§ Questions
(A) According to the article on cell phones and brain tumors, in which journal was the study published?
(B) From the article on cell phones and brain tumors, extract word for word the stretch from "A new long-term" through "against the head.".

§ Extract to read
++++++++++

A new long-term study by the British Institute of Cancer Research reports that there is still no credible evidence that cell phones cause brain tumors.
Researchers considered studies from Britain, Denmark, Finland, Norway, and Sweden, countries which were some of the first to have cell phones, and evaluated the possible health impact of cell phone use over the last decade.
The study, which is published in the British Journal of Cancer, considered the risk of acoustic neuroma, or benign tumors that grow in the nerve connecting the ear and inner ear to the brain. This nerve is near to where cell phones are held against the head.
Anthony Swerdlow of the British Institute said that results showed “no substantial risk in the first decade after starting use." However, scientists said that risks over a longer time period cannot be ruled out.
While there is a possibility cell phones can cause other kinds of brain tumors, scientists believe acoustic neuroma would be the most likely. Currently, no study has demonstrated that cell phone use poses a significant health hazard.
Although mobile phone manufacturers claim there is no substantial evidence that cell phone radiation causes harm, other studies have suggested radiation may have some adverse effects on the human body. These include the heating up of the brain and causing headaches and nausea.

++++++++++

(Collected data)
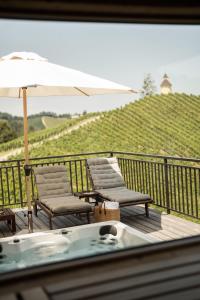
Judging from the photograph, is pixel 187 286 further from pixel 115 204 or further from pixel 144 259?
pixel 115 204

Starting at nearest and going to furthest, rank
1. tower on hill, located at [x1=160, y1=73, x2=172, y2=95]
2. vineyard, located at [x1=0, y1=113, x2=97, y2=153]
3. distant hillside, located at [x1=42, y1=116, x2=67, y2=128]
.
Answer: distant hillside, located at [x1=42, y1=116, x2=67, y2=128] → vineyard, located at [x1=0, y1=113, x2=97, y2=153] → tower on hill, located at [x1=160, y1=73, x2=172, y2=95]

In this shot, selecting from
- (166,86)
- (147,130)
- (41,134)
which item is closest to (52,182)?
(41,134)

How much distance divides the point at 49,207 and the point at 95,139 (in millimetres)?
18973

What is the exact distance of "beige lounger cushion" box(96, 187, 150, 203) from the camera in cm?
524

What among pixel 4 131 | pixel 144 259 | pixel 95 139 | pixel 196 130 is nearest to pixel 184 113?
pixel 196 130

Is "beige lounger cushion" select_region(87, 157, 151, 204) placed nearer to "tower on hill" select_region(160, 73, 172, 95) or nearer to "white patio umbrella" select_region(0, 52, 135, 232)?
"white patio umbrella" select_region(0, 52, 135, 232)

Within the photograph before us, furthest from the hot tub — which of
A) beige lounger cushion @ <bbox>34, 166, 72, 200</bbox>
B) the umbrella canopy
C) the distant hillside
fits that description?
the distant hillside

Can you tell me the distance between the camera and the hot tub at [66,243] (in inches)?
151

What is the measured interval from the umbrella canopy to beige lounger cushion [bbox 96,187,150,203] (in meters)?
1.53

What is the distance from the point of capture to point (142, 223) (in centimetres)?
525

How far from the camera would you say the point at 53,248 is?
4.07 m

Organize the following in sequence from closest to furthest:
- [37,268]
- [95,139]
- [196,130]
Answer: [37,268] → [95,139] → [196,130]

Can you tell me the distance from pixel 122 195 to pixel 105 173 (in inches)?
36.6

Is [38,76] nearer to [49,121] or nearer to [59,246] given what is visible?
[59,246]
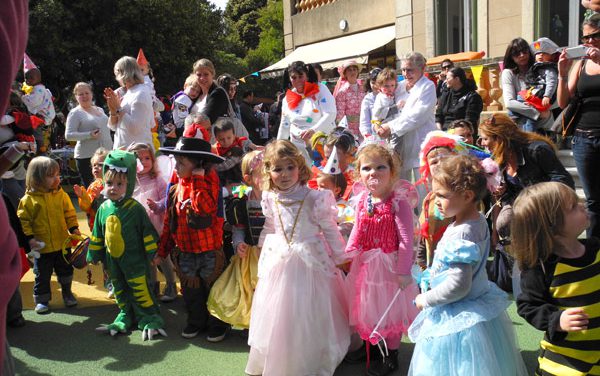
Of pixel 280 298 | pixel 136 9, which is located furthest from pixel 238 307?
pixel 136 9

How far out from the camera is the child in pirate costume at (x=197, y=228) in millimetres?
4012

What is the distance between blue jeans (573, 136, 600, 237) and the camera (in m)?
4.12

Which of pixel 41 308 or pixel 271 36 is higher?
pixel 271 36

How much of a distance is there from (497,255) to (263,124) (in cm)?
808

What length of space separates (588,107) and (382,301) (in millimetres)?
2300

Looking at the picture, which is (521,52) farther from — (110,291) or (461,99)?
(110,291)

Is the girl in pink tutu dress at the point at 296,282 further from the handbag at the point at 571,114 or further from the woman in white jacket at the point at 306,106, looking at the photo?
the woman in white jacket at the point at 306,106

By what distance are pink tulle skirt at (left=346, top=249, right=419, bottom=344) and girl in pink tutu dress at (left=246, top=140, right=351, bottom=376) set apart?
194 millimetres

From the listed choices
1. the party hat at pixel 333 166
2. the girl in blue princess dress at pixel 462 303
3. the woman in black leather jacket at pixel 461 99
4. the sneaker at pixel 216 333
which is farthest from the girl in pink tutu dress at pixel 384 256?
the woman in black leather jacket at pixel 461 99

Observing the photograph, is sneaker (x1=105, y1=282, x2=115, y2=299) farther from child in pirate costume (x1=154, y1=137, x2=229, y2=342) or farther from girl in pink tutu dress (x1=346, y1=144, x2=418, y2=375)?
girl in pink tutu dress (x1=346, y1=144, x2=418, y2=375)

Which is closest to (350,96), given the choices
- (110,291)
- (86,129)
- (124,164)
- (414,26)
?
(86,129)

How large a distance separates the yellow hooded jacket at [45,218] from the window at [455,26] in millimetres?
10709

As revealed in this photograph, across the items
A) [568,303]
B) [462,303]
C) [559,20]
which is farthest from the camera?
[559,20]

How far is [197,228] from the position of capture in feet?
13.1
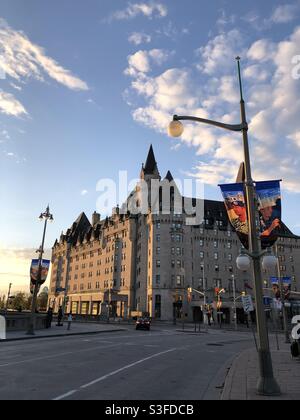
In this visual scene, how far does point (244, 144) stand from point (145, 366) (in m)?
8.97

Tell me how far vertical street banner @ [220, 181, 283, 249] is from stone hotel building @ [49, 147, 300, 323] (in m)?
68.9

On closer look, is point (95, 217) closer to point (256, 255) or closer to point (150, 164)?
point (150, 164)

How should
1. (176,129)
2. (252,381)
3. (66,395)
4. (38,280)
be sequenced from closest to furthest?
(66,395)
(252,381)
(176,129)
(38,280)

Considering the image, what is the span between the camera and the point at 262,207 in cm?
1172

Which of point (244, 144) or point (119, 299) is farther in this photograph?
point (119, 299)

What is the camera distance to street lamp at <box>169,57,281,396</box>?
30.4ft

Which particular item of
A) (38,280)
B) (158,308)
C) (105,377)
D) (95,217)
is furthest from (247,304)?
(95,217)

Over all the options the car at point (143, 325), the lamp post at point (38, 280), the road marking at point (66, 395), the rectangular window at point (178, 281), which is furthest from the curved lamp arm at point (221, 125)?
the rectangular window at point (178, 281)

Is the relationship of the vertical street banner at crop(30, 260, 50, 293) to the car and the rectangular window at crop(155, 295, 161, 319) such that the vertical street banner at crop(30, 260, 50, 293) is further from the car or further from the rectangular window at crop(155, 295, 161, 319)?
the rectangular window at crop(155, 295, 161, 319)

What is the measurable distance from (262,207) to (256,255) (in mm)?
1982

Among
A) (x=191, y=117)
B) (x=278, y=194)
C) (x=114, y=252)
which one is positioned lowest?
(x=278, y=194)
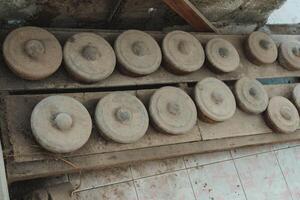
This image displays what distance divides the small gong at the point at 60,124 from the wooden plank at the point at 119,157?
6.1 inches

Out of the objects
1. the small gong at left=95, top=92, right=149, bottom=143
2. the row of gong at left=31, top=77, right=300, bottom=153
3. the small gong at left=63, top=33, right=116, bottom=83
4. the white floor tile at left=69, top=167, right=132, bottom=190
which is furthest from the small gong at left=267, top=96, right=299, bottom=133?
the small gong at left=63, top=33, right=116, bottom=83

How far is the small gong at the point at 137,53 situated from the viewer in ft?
11.2

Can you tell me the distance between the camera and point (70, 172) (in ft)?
9.81

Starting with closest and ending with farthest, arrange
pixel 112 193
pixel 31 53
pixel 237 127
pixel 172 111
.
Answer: pixel 31 53, pixel 112 193, pixel 172 111, pixel 237 127

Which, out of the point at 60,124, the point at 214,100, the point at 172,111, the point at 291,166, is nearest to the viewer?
the point at 60,124

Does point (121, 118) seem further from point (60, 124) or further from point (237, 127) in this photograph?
point (237, 127)

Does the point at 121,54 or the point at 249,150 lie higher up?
the point at 121,54

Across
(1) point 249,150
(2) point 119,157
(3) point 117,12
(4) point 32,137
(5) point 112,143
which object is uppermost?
(3) point 117,12

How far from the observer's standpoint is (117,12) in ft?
12.6

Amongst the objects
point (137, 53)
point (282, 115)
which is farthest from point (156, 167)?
point (282, 115)

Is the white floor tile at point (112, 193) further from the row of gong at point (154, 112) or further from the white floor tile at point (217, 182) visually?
the white floor tile at point (217, 182)

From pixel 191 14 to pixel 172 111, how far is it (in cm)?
108

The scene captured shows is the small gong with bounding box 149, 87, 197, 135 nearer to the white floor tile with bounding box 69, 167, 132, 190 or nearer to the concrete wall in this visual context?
the white floor tile with bounding box 69, 167, 132, 190

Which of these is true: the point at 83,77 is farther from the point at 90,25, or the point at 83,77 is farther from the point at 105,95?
the point at 90,25
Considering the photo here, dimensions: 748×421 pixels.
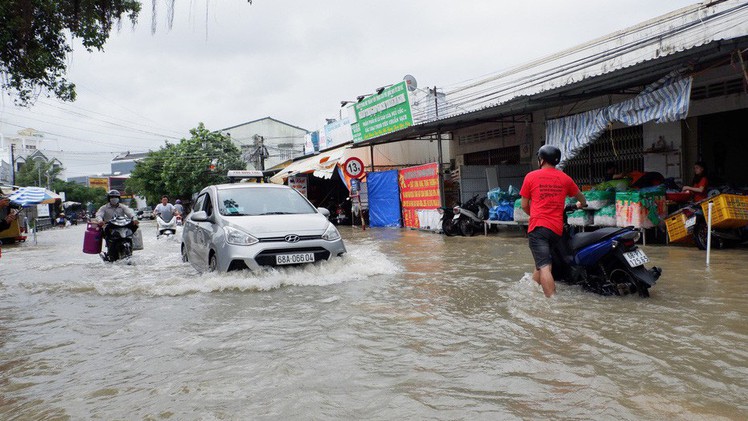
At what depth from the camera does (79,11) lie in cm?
421

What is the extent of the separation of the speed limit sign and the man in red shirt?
41.1 ft

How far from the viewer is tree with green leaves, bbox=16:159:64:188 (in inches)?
2125

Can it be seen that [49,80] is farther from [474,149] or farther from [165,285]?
[474,149]

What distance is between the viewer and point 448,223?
1449cm

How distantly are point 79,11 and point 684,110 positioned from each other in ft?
26.7

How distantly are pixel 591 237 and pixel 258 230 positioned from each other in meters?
3.99

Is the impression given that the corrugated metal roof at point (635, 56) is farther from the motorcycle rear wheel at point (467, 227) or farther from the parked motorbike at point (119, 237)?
the parked motorbike at point (119, 237)

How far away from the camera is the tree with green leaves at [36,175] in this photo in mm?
53969

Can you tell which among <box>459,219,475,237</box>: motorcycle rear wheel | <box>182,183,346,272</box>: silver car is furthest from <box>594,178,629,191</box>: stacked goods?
<box>182,183,346,272</box>: silver car

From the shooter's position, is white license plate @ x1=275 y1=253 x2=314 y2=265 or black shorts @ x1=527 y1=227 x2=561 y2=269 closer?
black shorts @ x1=527 y1=227 x2=561 y2=269

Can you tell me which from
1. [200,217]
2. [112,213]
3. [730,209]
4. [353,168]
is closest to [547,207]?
[730,209]

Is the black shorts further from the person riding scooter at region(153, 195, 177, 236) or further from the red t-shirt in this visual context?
the person riding scooter at region(153, 195, 177, 236)

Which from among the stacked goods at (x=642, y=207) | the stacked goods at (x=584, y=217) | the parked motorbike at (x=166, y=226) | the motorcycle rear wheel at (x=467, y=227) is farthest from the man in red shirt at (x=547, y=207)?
the parked motorbike at (x=166, y=226)

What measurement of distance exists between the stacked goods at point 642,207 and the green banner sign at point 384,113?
9204 mm
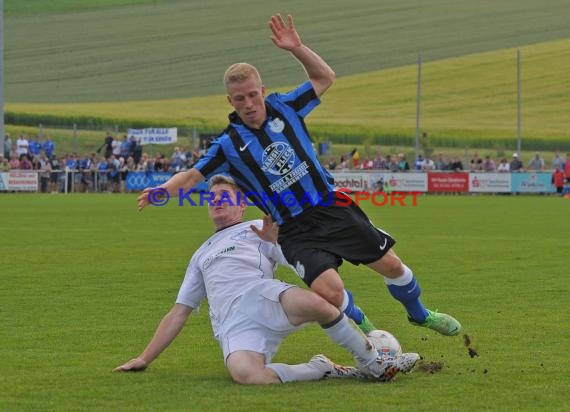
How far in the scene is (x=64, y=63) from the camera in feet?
287

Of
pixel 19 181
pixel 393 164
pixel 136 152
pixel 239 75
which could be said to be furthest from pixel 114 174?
pixel 239 75

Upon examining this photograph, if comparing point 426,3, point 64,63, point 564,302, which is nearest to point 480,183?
point 564,302

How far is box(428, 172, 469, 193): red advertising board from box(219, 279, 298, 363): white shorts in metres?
37.1

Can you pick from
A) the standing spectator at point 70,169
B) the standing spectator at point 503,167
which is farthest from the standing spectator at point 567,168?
the standing spectator at point 70,169

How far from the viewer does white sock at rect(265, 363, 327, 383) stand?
24.5 feet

++++++++++

§ List of answers
(A) The British Journal of Cancer.

(B)
A new long-term study by the British Institute of Cancer Research reports that there is still no credible evidence that cell phones cause brain tumors.
Researchers considered studies from Britain, Denmark, Finland, Norway, and Sweden, countries which were some of the first to have cell phones, and evaluated the possible health impact of cell phone use over the last decade.
The study, which is published in the British Journal of Cancer, considered the risk of acoustic neuroma, or benign tumors that grow in the nerve connecting the ear and inner ear to the brain. This nerve is near to where cell phones are held against the head.